Listed records:
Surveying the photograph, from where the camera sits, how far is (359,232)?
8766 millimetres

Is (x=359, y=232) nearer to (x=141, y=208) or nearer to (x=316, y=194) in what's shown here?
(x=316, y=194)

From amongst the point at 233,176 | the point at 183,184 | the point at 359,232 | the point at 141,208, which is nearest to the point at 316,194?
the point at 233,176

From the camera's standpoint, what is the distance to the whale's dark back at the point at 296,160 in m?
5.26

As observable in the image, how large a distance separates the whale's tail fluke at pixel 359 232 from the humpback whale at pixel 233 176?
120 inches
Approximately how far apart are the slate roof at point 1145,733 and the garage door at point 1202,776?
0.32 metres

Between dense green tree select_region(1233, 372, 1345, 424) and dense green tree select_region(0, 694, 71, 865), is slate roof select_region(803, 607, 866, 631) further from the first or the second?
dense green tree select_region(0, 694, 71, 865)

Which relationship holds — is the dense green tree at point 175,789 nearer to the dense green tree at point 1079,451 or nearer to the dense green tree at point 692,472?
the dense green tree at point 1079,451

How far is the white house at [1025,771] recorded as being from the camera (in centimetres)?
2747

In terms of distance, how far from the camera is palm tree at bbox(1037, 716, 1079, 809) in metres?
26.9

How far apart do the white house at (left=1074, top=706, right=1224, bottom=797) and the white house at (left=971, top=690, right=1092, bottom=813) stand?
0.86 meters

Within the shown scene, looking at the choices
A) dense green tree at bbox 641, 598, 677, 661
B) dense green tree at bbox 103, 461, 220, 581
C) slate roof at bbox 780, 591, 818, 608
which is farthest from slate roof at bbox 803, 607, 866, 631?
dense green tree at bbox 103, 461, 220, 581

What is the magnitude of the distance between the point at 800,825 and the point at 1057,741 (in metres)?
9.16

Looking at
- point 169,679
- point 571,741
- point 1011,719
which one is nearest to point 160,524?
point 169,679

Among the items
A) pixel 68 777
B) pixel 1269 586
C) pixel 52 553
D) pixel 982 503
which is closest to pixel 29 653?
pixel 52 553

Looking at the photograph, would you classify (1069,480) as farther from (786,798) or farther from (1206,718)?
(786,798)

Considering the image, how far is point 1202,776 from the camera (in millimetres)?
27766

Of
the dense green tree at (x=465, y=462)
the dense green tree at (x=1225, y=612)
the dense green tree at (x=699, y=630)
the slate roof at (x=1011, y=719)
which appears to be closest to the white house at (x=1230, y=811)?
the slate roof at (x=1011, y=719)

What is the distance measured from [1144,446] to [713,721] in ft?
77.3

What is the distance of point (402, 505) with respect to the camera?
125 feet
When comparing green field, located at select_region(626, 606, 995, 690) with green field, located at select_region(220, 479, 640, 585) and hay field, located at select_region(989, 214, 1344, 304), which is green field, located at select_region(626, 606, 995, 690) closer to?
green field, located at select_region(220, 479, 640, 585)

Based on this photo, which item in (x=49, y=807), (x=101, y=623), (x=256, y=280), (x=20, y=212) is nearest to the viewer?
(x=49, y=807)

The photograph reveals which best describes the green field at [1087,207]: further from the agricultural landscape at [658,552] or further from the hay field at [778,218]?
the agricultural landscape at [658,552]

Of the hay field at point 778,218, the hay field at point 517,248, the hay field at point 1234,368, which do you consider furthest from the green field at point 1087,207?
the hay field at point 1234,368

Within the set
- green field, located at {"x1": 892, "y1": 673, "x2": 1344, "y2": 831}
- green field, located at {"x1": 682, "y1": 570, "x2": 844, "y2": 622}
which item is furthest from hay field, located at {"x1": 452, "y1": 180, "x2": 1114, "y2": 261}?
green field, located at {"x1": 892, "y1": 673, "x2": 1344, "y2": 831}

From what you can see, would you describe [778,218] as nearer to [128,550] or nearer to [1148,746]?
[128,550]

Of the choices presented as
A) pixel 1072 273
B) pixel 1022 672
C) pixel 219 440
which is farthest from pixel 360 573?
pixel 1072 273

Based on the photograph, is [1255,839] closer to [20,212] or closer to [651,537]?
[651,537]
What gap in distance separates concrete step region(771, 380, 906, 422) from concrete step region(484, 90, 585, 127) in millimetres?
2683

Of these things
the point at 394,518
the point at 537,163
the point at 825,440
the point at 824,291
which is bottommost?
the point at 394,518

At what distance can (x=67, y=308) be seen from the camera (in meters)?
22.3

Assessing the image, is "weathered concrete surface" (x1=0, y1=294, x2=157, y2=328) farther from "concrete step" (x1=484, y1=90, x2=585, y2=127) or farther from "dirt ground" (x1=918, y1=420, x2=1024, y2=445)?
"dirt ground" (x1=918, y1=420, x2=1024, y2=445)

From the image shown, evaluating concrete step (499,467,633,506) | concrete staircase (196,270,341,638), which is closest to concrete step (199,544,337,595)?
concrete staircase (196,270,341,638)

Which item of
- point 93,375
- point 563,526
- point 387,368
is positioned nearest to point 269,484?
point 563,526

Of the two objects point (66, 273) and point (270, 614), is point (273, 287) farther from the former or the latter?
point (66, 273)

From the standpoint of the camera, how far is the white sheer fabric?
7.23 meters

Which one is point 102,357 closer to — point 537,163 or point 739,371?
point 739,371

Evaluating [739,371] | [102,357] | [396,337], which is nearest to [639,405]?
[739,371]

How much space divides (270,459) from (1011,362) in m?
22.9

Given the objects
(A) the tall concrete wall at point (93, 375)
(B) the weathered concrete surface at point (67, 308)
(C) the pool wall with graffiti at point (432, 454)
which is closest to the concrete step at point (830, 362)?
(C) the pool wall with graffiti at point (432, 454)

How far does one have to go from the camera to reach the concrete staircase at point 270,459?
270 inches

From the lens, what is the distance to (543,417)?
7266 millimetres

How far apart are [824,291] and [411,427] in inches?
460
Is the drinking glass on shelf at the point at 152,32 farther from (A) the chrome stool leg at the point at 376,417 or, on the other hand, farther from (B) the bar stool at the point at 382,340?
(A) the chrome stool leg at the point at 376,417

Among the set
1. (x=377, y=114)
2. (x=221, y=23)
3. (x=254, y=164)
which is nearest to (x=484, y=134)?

Instruction:
Reproduce the items word for word, beginning at their first line and stopping after the line that contains "0.86 meters"; include that final line.

Solution to the exercise:
Surveying the photograph, from where the camera sits, how far is (359,232)?
8766 millimetres

Is (x=359, y=232) nearer to (x=141, y=208) or nearer to (x=316, y=194) in what's shown here?
(x=316, y=194)

From amongst the point at 233,176 | the point at 183,184 | the point at 359,232 | the point at 141,208, which is nearest to the point at 316,194?
the point at 233,176

From the camera's standpoint, what is the distance to the whale's dark back at the point at 296,160 in m?
5.26

As observable in the image, how large a distance separates the whale's tail fluke at pixel 359 232 from the humpback whale at pixel 233 176?
120 inches
Approximately how far apart are the slate roof at point 1145,733 and the garage door at point 1202,776?
0.32 metres

Between dense green tree select_region(1233, 372, 1345, 424) and dense green tree select_region(0, 694, 71, 865), is slate roof select_region(803, 607, 866, 631) further from the first or the second?
dense green tree select_region(0, 694, 71, 865)

Which relationship holds — is the dense green tree at point 175,789 nearer to the dense green tree at point 1079,451 or nearer to the dense green tree at point 692,472?
the dense green tree at point 1079,451

How far is the white house at [1025,771] recorded as being from the camera (in centimetres)?
2747

In terms of distance, how far from the camera is palm tree at bbox(1037, 716, 1079, 809) in metres?
26.9

How far apart do the white house at (left=1074, top=706, right=1224, bottom=797) and the white house at (left=971, top=690, right=1092, bottom=813) stand?
0.86 meters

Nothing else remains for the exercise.